生まれてはじめてのピアノ発表会。生徒本人はもちろん、保護者たちも期待と不安の入り混じった気持ちでいっぱいです。
まだピアノに慣れてはいないけれど、少しでも上手に聞こえるような選曲を望んでいるはず。
本記事では、そんな、はじめてのピアノ発表会に出演する生徒にぴったりの曲集・楽譜を集めてみました。
きっと、あなたの生徒さんに合った曲が見つかるはず。ぜひご参考にして下さいね。
目次
はじめてのピアノ発表会向け曲集の難易度
- うたとピアノの絵本「みぎて」「ひだりて」「りょうて」
- ぴあのどりーむ 初級テキスト①〜③
- バイエル上巻
- バーナムピアノテクニック ミニブック
- オルガン・ピアノの本1
- トンプソン はじめてのピアノ教本①〜②途中まで
ピアノ学習者向け別ブログ「鍵盤の旅人」にて、難易度についての考え方を記した記事をアップしています。参考までにご参照下さい↓(^○^)
ピアノ曲の「難易度」とは?レベル設定と基準について解説!入門から最上級まで
大人の学習者を除くと、導入期の生徒はたいてい小さな子ども。よって一度に押さえられる鍵盤の数は少なく、和音も5本の指の範囲内で収まる曲がベスト。
はじめてのピアノ発表会向け曲集一覧
現役ピアノ講師が考えた、はじめての発表会にふさわしい曲集一覧は以下の通りです。
全体的な難易度が低めと思われる順に並べてみました。
はじめての発表会向き曲集
- バスティン 先生のお気に入り レベル1
- 小学生のためのピアノ小曲集(田丸信明編)

------------------------------

§ 課題一覧
- 1) 対象テキストでは、はじめての発表会向けの曲集一覧がどのような順に並べられているか。
- 2) 対象テキストの「- ぴあのどりーむ 初級テキスト①〜③」から「- 小学生のためのピアノ小曲集(田丸信明編)」までを、両端を含めて一字一句そのまま書き写せ。
- 3) 次の各記述が対象テキストの内容と一致するかを判定し、根拠となる箇所を原文のまま引用せよ。
(a) 難易度についての考え方を記した記事は、ピアノ学習者向けの別ブログに掲載されている。
(b) 導入期の生徒には、和音が5本の指の範囲を超える曲がベストとされている。
(c) 曲集一覧は、現役ピアノ講師が考えたものとされている。

§ データセット
------------------------------

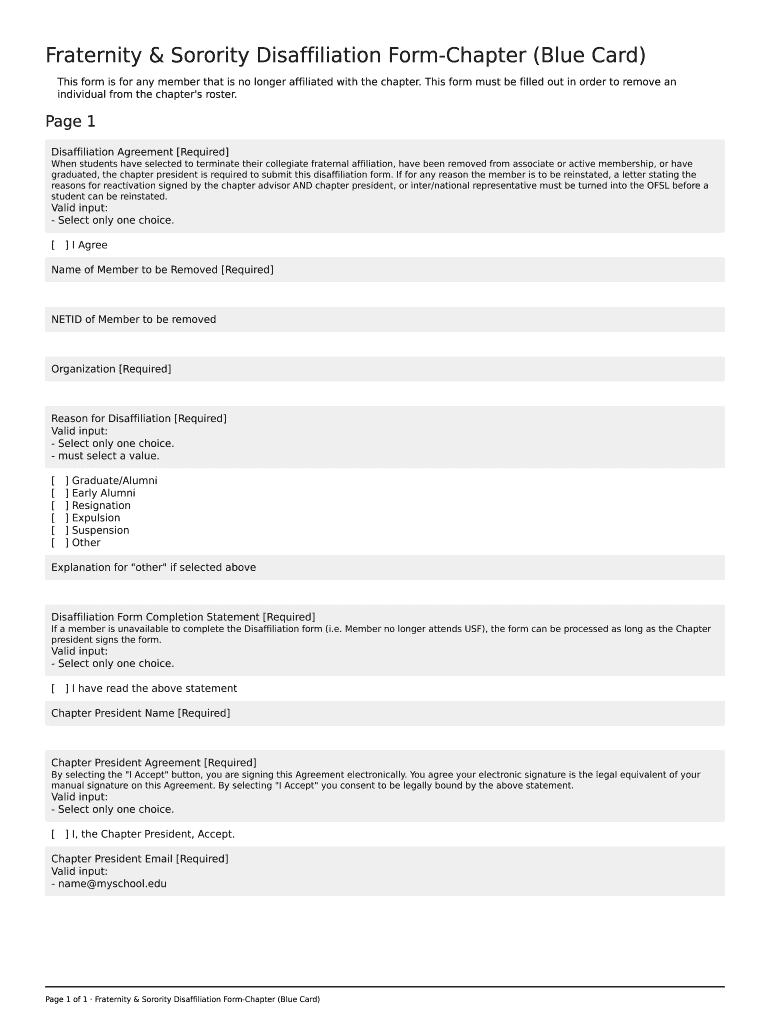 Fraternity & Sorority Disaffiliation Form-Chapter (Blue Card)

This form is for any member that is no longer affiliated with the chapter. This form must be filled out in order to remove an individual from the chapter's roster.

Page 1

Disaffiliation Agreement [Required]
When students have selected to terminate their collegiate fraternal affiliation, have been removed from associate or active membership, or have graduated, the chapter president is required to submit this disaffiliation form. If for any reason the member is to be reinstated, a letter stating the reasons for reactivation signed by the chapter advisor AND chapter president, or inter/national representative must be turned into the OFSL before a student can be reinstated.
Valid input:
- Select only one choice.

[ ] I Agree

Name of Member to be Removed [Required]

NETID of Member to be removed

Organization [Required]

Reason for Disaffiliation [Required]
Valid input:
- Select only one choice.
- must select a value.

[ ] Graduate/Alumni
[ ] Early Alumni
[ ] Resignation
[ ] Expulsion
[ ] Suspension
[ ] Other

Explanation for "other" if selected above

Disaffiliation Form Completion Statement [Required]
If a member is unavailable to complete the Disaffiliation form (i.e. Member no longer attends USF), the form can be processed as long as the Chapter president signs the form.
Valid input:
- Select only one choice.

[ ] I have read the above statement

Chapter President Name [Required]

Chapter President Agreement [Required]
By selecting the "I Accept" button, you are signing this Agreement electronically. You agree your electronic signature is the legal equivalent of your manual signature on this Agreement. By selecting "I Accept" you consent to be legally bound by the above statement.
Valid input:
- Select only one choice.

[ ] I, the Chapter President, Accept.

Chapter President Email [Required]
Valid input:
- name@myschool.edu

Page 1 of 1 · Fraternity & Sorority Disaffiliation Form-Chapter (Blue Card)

------------------------------

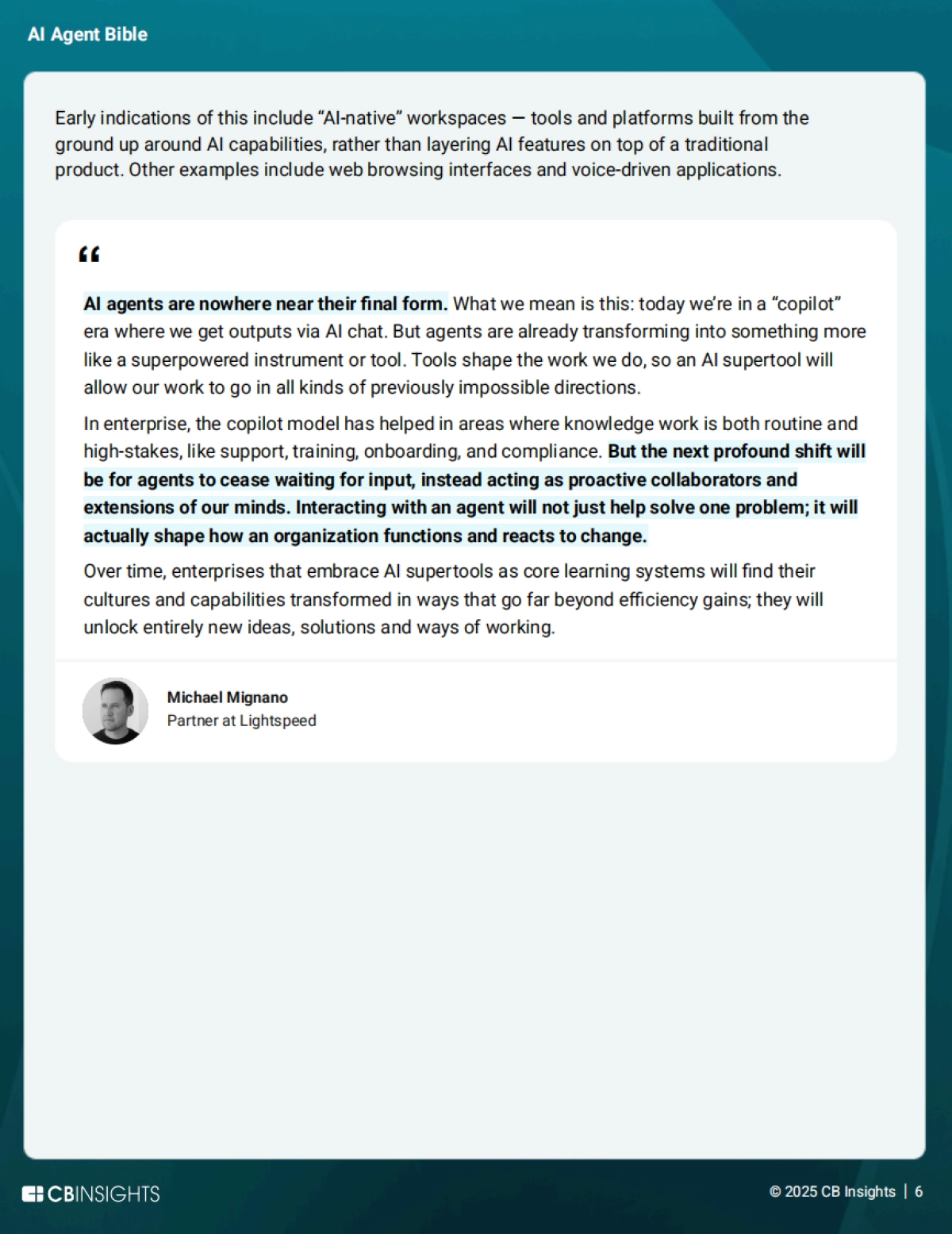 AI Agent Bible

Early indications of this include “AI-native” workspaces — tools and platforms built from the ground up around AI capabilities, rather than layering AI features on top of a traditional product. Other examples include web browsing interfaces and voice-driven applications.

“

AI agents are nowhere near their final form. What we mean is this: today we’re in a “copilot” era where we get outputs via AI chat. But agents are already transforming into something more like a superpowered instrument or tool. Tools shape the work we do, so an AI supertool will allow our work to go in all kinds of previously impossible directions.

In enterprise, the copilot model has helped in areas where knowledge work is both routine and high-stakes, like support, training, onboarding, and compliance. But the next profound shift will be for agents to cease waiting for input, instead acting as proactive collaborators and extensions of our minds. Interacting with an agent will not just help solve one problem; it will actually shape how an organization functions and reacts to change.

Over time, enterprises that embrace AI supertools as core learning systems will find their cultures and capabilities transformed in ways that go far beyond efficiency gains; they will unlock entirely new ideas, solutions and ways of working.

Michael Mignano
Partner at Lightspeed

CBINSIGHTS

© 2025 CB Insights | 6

------------------------------

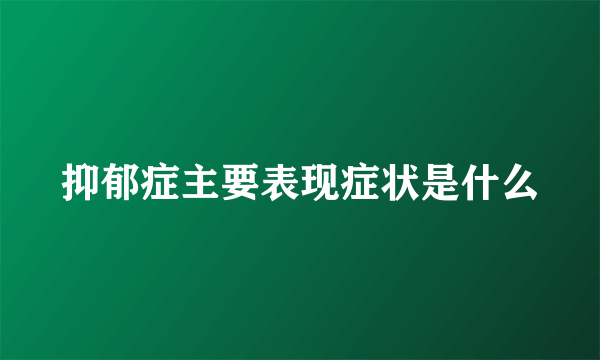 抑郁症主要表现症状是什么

------------------------------

§ 課題別解答
- 1) 全体的な難易度が低めと思われる順。

- 2)
- ぴあのどりーむ 初級テキスト①〜③
- バイエル上巻
- バーナムピアノテクニック ミニブック
- オルガン・ピアノの本1
- トンプソン はじめてのピアノ教本①〜②途中まで
ピアノ学習者向け別ブログ「鍵盤の旅人」にて、難易度についての考え方を記した記事をアップしています。参考までにご参照下さい↓(^○^)
ピアノ曲の「難易度」とは?レベル設定と基準について解説!入門から最上級まで
大人の学習者を除くと、導入期の生徒はたいてい小さな子ども。よって一度に押さえられる鍵盤の数は少なく、和音も5本の指の範囲内で収まる曲がベスト。
はじめてのピアノ発表会向け曲集一覧
現役ピアノ講師が考えた、はじめての発表会にふさわしい曲集一覧は以下の通りです。
全体的な難易度が低めと思われる順に並べてみました。
はじめての発表会向き曲集
- バスティン 先生のお気に入り レベル1
- 小学生のためのピアノ小曲集(田丸信明編)

- 3)
(a) はい。「ピアノ学習者向け別ブログ「鍵盤の旅人」にて、難易度についての考え方を記した記事をアップしています。」
(b) いいえ。「和音も5本の指の範囲内で収まる曲がベスト。」
(c) はい。「現役ピアノ講師が考えた、はじめての発表会にふさわしい曲集一覧は以下の通りです。」